■ **Given instruction**
Copy out every line of the data below that contains the word "they". Case counts, so match capital and lowercase letters exactly.

■ **Data for this exercise**
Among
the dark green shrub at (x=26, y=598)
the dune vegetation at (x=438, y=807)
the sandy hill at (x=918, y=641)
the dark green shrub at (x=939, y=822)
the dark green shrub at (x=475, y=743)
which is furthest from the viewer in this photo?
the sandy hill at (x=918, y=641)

...

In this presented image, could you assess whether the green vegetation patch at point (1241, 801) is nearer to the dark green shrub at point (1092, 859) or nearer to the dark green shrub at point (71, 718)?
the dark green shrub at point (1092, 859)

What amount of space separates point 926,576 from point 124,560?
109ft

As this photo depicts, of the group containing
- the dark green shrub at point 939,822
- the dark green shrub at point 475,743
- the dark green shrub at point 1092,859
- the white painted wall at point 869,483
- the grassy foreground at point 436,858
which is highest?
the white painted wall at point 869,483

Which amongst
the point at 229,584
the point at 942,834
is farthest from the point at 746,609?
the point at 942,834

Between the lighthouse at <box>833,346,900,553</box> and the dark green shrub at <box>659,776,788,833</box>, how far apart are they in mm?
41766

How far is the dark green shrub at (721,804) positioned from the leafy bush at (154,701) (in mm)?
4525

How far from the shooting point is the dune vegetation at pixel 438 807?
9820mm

==

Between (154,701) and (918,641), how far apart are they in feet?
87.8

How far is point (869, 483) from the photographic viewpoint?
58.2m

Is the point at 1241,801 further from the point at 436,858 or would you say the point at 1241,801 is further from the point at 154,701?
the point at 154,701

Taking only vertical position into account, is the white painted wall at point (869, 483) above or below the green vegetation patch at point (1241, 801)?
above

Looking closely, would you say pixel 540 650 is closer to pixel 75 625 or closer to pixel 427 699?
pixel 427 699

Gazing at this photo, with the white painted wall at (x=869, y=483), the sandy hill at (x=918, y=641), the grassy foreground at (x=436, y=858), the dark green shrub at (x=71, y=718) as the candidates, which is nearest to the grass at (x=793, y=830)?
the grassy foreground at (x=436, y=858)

■ **Task solution**
Between the lighthouse at <box>833,346,900,553</box> and the dark green shrub at <box>659,776,788,833</box>, how far apart are they in mm?
Between (154,701) and (918,641), how far apart are they in feet?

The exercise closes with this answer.